You can never go home again,
but the truth is you can never leave home, so it's all right.
~Maya Angelou
Home. It is my serenity, my escape from harsh reality.
Home is where I am me; I am my most comfortable self. I have always had a home;
never been uncomfortable in a place I lived. I make my space my own. I hang
pictures of memories on the walls, fill the rooms with scents that are pleasing
and cozy and decorate with colors that are soothing to me and inviting to others.
Home is the one place you have away from the world.
My childhood home was a great place. It was a summer camp that had been renovated
to year-round living. We had a wood stove in the winter and no air conditioning
in the summer. My sister and I shared the converted attic for our bedroom. In
an effort to make the house warm in the winter, my Dad went overboard with 12
inches of insulation; great until summer came…to this day I cannot tolerate
being overheated! Nevertheless, the attic kept my sister and I in close proximity,
which we detested then but have since grown to cherish.
Our living room had barn beams holding up the middle of it and, right in the
center of the room, stood an eight-inch square beam. This beam was the bane
of the holiday decorations. Furniture had to be moved around to incorporate
the tree and yet this beam did not afford much wiggle room. In a fit of madness
my sister and I thought was to end in our demise, my mother returned from the
garage, power drill in hand, and began punching holes into the beam. After half
an hour, this ended and she calmly took the tree branches out of their box and
began inserting them into the new holes. She fluffed them out, added the garland,
lights and ornaments and thus began a new look in the living room: one where
no furniture had to move in December.
My mom and dad took a small camp and turned it into a homestead. My dad was
a forklift mechanic and when I was a baby, he purchased the lot behind our house
and later built his garage on it. He worked from home and my mother worked the
office for him. When he was in the garage, and not on the road, my mom would
make us a picnic lunch that I would take to dad. He would then put a pallet
across the forklift tines and we would have a garage picnic. Mom took babysitting
jobs from families in the area who weren't as lucky as I was to have mom or
dad when they got home from school. She had a full house in the summer and we
would all sit at the picnic table under the willow tree to eat our hot dogs
before running off to play in the woods or the stream. My house was a good place
to be.
Now that I have my own place, I try my best to recreate that feeling. When friends
come to play, my daughter, Sierra, is the coolest kid in the bunch. Her mom
lets them have mud fights and eat spaghetti without utensils or even their hands.
She is allowed to play her music loud, sing along and dance till she drops.
Bookshelves line her walls and are full of the stories she immerses herself
in for a bit of tranquility when the world gets tough. Outside, the woods behind
our house have been carved into mowed paths with outcroppings perfect for hiding
in. Sierra has never lacked for places to roam and feel safe in.

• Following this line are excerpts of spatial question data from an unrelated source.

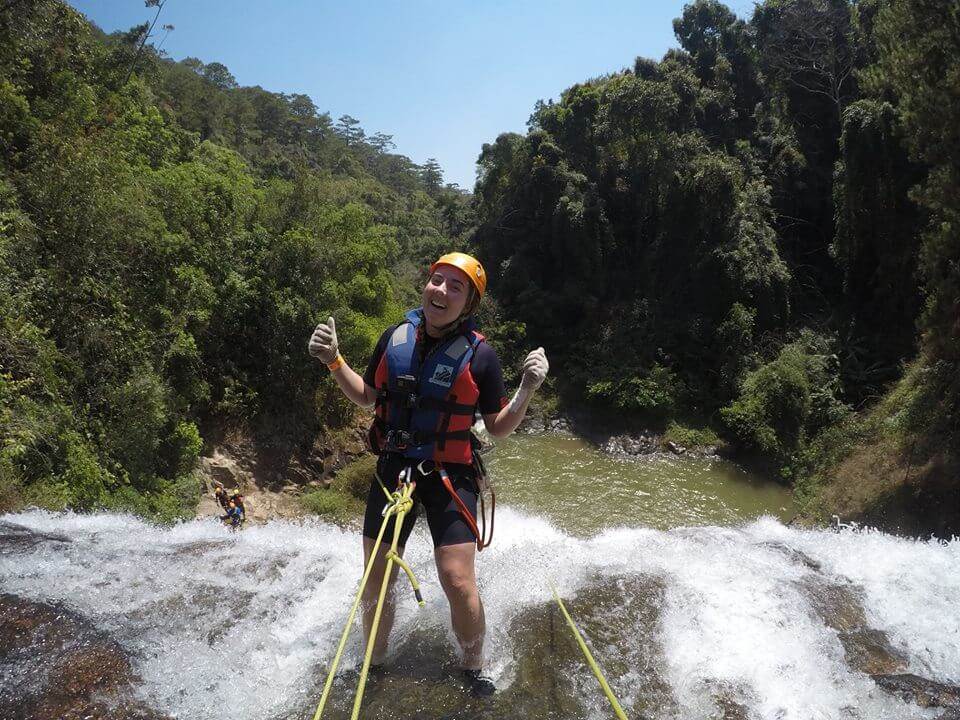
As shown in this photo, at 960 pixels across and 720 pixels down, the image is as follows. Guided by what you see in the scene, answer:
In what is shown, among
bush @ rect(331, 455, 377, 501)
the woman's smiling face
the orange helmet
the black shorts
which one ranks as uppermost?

Our house is full of warmth. Sierra's schoolwork litters the refrigerator; family
pictures cover one wall of the living room and are on almost every shelf, table
and display case. In the living room alone, I count three books Sierra and I
are "in the process" of reading. Everything is well worn; guests are
never afraid that they may track in dirt or leave a stain on a surface. Candles,
incense and/or oil lamps are lit at some point everyday and they only add to
the scents already floating around. I love to cook and most often garlic and
plenty of enticing fresh herbs are used. My house is a cornucopia of scents
and smells. My sister has told me that the smell of one of my shirts is so comforting,
she loves to wear them just to have me near her. That is the kind of stuff from
which home and families are made.
When I was 20, my parents decided to sell their house and purchase a larger
house, one with apartments in it. My daughter and I moved into one and my sister
took another. Some people think I am crazy to live in a house with my family
but I think they are crazy not to. My parents' nest may be empty, but having
all of us living in the same tree has its benefits: people to talk to when things
get rough, who care enough to worry when you aren't home on time, two writers
ready to proofread college papers, and my daughter never lacks for family and
people who love her.
My home is my escape and while most people go home to get away from the world
, I go home to my world. The "outside", those places to which I must
travel during the day are merely pauses before coming back to what really matters.
Home is the place you never realized you always wanted to be.